瓦礫へ叩きつけられたラビの肩から胸元へ、じわりと赤が広がっていく。それでもラビは鉄槍を杖にし、身体を起こした。
その隙に神田が踏み込む。
――ギィン!!
刀がレベル4の攻撃を受け止める。
だが、そこが限界だった。
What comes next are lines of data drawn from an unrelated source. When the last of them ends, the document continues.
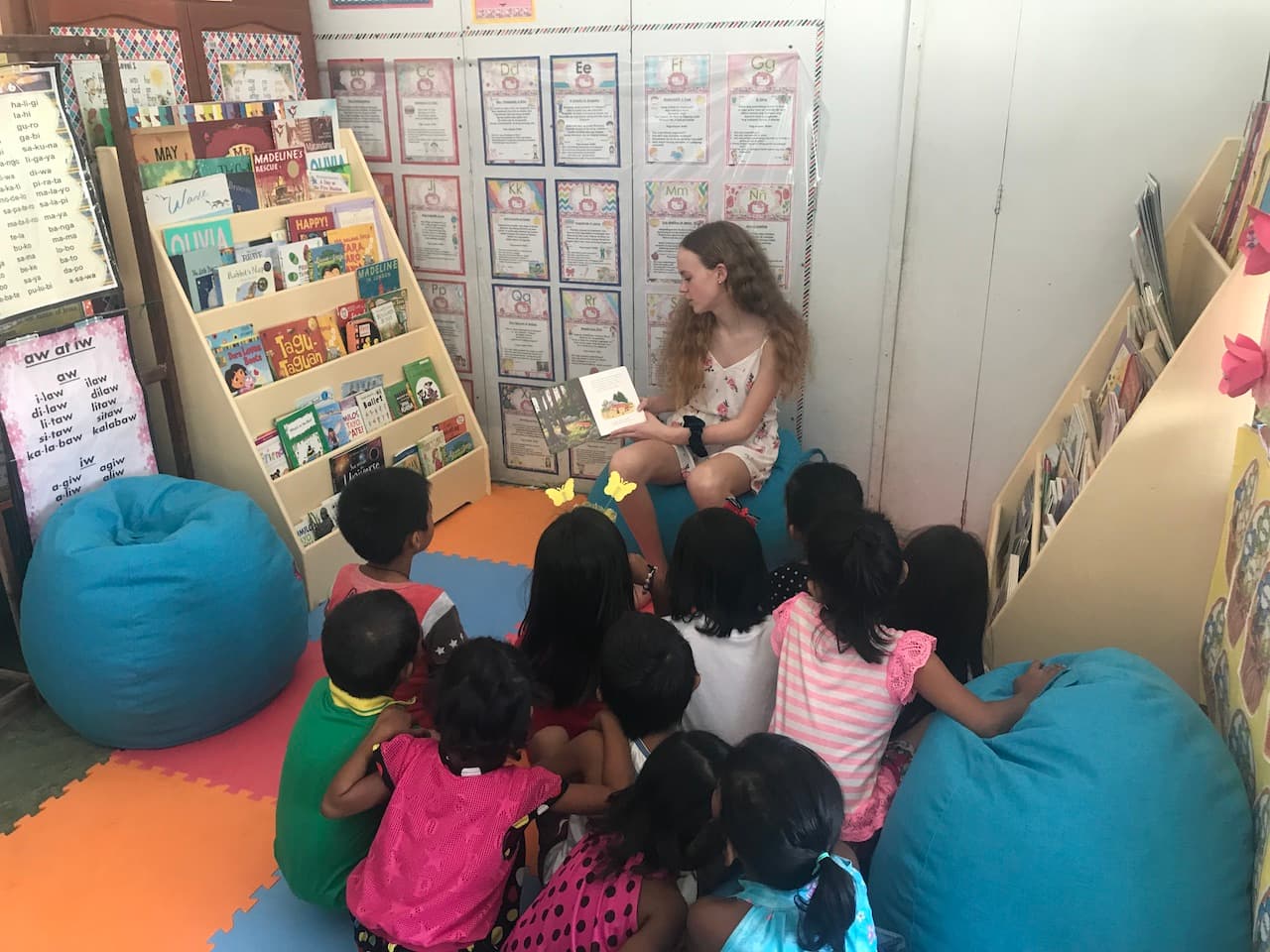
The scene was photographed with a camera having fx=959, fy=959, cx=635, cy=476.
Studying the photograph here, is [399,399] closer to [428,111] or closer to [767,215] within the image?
[428,111]

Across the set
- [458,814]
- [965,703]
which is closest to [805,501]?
[965,703]

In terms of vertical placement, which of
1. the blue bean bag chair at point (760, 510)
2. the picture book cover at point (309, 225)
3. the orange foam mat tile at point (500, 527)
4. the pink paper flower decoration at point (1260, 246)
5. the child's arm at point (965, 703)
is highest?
the pink paper flower decoration at point (1260, 246)

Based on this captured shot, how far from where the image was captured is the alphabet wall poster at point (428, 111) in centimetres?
358

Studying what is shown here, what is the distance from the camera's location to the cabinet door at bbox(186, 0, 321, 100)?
316 centimetres

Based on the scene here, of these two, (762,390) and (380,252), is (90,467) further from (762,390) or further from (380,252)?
(762,390)

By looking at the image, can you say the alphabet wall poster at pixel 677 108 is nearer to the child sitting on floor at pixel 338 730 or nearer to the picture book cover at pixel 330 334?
the picture book cover at pixel 330 334

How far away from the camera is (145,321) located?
2.88m

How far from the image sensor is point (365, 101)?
147 inches

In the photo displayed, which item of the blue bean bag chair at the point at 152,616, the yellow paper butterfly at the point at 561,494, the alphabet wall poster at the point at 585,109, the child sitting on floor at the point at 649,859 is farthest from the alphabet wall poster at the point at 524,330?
the child sitting on floor at the point at 649,859

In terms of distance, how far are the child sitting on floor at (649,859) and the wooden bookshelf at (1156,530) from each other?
3.64 ft

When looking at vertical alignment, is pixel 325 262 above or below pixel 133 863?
above

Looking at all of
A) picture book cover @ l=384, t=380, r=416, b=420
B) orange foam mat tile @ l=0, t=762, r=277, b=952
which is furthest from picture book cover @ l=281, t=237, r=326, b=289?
orange foam mat tile @ l=0, t=762, r=277, b=952

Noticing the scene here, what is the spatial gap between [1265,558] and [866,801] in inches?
31.5

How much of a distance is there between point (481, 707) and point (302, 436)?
183 cm
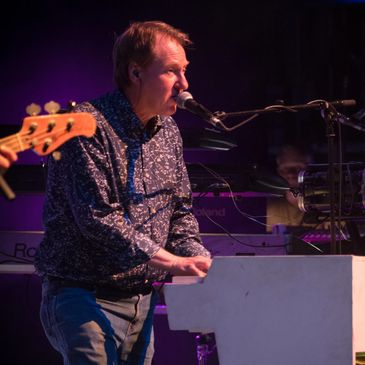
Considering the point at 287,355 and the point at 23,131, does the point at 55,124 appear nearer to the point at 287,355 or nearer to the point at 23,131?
the point at 23,131

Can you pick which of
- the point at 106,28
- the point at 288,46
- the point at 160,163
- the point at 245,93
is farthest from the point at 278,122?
the point at 160,163

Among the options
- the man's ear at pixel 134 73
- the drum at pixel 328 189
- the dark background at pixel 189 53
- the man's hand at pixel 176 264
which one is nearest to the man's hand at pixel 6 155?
the man's hand at pixel 176 264

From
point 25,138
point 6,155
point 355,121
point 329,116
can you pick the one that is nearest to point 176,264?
point 25,138

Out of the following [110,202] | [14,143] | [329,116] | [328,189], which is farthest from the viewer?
[328,189]

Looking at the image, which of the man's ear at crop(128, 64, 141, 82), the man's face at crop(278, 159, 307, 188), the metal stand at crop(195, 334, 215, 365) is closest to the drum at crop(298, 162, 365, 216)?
the metal stand at crop(195, 334, 215, 365)

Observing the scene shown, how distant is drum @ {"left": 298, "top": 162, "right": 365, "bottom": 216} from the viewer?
445 cm

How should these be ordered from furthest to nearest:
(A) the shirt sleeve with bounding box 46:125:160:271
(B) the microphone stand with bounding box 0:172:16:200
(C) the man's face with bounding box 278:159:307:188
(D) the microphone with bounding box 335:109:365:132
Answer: (C) the man's face with bounding box 278:159:307:188, (D) the microphone with bounding box 335:109:365:132, (A) the shirt sleeve with bounding box 46:125:160:271, (B) the microphone stand with bounding box 0:172:16:200

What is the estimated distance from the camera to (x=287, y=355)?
302 cm

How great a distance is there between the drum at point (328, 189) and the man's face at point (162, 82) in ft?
4.16

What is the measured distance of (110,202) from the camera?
126 inches

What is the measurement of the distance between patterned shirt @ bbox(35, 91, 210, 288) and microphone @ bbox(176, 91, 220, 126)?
0.22 meters

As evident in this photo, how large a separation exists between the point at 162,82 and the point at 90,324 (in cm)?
112

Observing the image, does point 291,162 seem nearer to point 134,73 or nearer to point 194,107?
point 134,73

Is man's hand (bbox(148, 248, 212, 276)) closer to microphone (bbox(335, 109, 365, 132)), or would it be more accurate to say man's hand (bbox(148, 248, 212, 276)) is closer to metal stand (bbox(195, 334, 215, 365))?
microphone (bbox(335, 109, 365, 132))
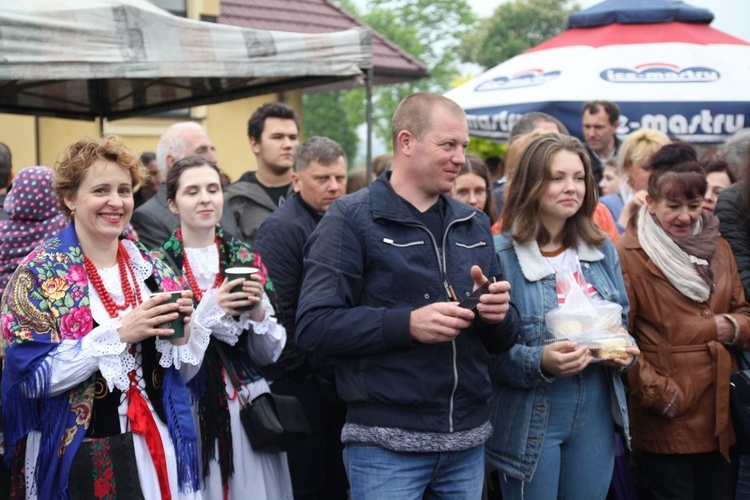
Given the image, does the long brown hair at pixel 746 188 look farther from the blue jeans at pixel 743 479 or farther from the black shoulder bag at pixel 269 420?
the black shoulder bag at pixel 269 420

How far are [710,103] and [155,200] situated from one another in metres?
4.76

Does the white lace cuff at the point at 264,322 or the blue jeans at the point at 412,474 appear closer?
the blue jeans at the point at 412,474

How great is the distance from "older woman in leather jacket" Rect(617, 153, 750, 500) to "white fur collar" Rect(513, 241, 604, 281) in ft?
1.87

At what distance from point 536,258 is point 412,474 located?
1218mm

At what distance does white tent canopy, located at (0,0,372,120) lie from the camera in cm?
459

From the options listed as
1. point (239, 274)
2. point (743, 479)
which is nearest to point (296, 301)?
point (239, 274)

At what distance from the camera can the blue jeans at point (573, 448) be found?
12.8 ft

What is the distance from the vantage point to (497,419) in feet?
13.4

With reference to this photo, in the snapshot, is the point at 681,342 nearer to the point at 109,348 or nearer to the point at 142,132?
the point at 109,348

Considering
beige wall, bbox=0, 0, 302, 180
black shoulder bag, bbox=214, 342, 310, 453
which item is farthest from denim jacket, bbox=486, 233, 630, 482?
beige wall, bbox=0, 0, 302, 180

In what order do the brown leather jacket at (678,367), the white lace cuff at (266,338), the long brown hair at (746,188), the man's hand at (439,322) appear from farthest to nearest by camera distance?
the long brown hair at (746,188), the brown leather jacket at (678,367), the white lace cuff at (266,338), the man's hand at (439,322)

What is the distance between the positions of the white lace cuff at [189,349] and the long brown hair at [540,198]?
1505 millimetres

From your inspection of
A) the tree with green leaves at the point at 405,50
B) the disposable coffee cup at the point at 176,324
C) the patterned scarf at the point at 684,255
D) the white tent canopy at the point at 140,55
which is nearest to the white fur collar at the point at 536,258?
the patterned scarf at the point at 684,255

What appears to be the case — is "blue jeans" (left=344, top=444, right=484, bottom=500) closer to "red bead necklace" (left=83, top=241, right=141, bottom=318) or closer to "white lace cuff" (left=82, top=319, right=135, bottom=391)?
"white lace cuff" (left=82, top=319, right=135, bottom=391)
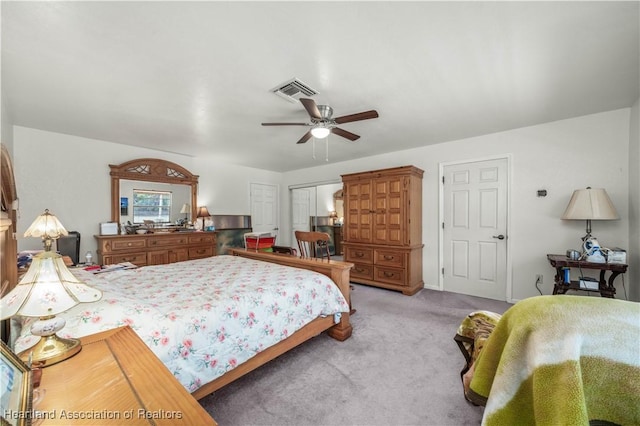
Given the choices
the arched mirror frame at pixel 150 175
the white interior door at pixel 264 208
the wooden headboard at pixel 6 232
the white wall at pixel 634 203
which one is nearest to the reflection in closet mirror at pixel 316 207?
the white interior door at pixel 264 208

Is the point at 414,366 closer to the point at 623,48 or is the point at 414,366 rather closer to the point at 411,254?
the point at 411,254

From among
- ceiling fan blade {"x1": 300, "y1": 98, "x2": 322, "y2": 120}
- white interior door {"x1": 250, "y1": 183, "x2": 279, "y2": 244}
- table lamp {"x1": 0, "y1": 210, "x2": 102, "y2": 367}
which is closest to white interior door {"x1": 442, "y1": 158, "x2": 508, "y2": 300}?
ceiling fan blade {"x1": 300, "y1": 98, "x2": 322, "y2": 120}

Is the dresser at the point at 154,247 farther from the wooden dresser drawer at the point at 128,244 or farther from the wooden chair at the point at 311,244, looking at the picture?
the wooden chair at the point at 311,244

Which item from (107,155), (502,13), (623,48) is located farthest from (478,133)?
(107,155)

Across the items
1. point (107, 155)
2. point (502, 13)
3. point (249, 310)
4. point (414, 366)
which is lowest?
point (414, 366)

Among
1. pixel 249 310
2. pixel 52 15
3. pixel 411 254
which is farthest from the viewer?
pixel 411 254

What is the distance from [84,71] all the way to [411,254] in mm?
4243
刀身へ亀裂が走る。
「こわれた」
――バキィン!!
刀身が半ばから砕け、神田の目が見開かれた。
その喉元へ、レベル4の腕が伸びていく。
――だめ……っ!
ティファの呼吸が止まった。
嫌だ。
頭の中で、何かが軋む。
また。
また失うの?
ラビも。
神田も。
ふいに、記憶の底から雪と灰の匂いが蘇った。
――母を失った、あの日の匂い。
嫌だった。
もう、誰も失いたくない。
自分だって、ここで終わりたくない。
誰かを残して死ぬのも。
誰かに置いていかれるのも、もう嫌だった。
みんなで、生きて帰りたい。
――ドクン。
――ドクンッ。
ニルヴァーナの鼓動が、ティファ自身の心音へ重なった。
――ドンッ!!
ティファを中心に、銀白の光が円を描いて爆ぜた。
神田の喉元へ伸びていた白い腕が、真横へ弾き飛ばされる。
「……っ!?」
レベル4の身体が、たたらを踏んだ。
何が起きたのか、ティファ自身にも分からなかった。手を伸ばした覚えも、歌った覚えもない。
ただ、みんなで生きて帰りたいと願った。
それだけだった。
空気が鳴る。
――違う。
あの時の、自分が薄まっていくような感覚とは違う。
嫌な圧迫感はない。
それなのに、身体の奥では何かが激しく震えていた。
ティファの足元から溢れた白い光が、白百合の花弁のように音もなく宙を舞う。
血と硝煙の匂いに満ちた瓦礫の中で、そこだけが異様なほど静かだった。